News

Floods kill scores in Assam; nine rhinos drown

Intense rain and floods in the north-eastern Indian state of Assam have killed 84 people and displaced more than 2.75 million since May, authorities said on July 20, as they tried to collect the bodies of nine rare rhinos drowned in the past 10 days.
Rescue teams were facing a double challenge of rising flood waters amid the novel coronavirus as villagers driven from their homes huddle in shelters.

Officials warned that the water level in the Brahmaputra river was expected to rise by 11 cm (4.3 inches), two weeks after it burst its banks swamping more than 2,500 villages.

Assam, famous for its tea plantations, is hit by flooding every rainy season despite flood-control efforts.

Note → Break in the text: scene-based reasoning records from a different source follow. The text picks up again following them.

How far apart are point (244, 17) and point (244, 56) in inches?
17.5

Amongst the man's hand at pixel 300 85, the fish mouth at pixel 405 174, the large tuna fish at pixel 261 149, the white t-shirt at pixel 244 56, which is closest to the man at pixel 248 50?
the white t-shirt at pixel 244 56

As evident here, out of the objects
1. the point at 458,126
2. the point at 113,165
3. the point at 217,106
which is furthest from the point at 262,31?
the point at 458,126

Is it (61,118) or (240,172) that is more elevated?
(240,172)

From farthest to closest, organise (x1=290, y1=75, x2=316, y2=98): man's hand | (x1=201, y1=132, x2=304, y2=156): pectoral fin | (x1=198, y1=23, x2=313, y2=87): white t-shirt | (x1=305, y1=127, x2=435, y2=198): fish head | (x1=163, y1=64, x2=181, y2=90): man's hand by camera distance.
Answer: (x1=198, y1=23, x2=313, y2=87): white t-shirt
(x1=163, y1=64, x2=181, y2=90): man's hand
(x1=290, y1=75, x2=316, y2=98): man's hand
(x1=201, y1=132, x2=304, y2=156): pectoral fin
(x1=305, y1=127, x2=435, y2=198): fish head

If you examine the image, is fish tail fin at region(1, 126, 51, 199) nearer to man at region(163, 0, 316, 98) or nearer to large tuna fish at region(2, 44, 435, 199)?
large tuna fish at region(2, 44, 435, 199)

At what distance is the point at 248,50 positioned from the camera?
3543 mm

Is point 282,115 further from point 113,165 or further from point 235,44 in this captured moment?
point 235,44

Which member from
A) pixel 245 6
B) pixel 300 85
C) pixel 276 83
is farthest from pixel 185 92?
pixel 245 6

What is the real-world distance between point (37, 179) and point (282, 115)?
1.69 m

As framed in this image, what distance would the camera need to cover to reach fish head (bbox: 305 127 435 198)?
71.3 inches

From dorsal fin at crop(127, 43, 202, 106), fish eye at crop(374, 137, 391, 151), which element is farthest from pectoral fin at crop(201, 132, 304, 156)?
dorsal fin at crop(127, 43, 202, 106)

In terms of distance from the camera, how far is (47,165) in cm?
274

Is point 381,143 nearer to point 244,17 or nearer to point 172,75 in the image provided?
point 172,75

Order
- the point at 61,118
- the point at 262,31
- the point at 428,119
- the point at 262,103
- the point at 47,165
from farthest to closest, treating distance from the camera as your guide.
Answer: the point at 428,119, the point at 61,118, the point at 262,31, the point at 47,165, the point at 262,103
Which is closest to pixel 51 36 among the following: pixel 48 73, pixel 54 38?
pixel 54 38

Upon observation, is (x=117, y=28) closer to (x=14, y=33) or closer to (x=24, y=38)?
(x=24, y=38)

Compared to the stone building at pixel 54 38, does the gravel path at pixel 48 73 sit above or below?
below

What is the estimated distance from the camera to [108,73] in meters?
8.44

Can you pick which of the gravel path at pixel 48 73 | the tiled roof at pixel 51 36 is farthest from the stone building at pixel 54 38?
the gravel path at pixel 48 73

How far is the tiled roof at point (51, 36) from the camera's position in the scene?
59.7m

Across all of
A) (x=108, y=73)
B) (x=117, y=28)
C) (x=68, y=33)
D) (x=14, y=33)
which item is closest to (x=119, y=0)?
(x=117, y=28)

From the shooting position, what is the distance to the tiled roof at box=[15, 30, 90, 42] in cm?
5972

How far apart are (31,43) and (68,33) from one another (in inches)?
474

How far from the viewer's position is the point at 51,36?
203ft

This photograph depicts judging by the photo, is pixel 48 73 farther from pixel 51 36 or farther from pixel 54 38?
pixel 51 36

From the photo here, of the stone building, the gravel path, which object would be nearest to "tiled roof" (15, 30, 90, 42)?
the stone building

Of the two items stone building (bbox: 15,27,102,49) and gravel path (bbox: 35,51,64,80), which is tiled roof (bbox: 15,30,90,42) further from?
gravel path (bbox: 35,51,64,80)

Rights groups accuse corrupt officials of siphoning off funds meant for flood projects, resulting in shoddy construction of embankments which are often breached.

Floods have also inundated the Kaziranga National Park, home to the world’s largest concentration of one-horned rhinoceros, with an estimated 2,500 out of a total population of some 3,000 of the animals, was on the brink of extinction at the turn of the century.

Kaziranga park is also a Unesco World Heritage site. But this year’s monsoon rains have almost 85% of the park under water.
“Nine rhinos have drowned and over 100 other animals have been killed,” Atul Bora, Assam’s agriculture minister said.

With the park waist-deep in water, rhinos, elephants and deer have been forced to seek refuge on roads and in human settlements.
Dozens of other animals, including deer, buffalo and porcupines, have also been died – many due to drowning, although others were hit by vehicles as they attempted to escape the floodwaters.

Across Assam, heavy rain has submerged thousands of villages. Hundreds of relief camps have been set up to shelter those displaced.

This year’s floods come as India struggles to halt the spread of coronavirus, with more than one million cases reported across the country, the world’s third-largest case load.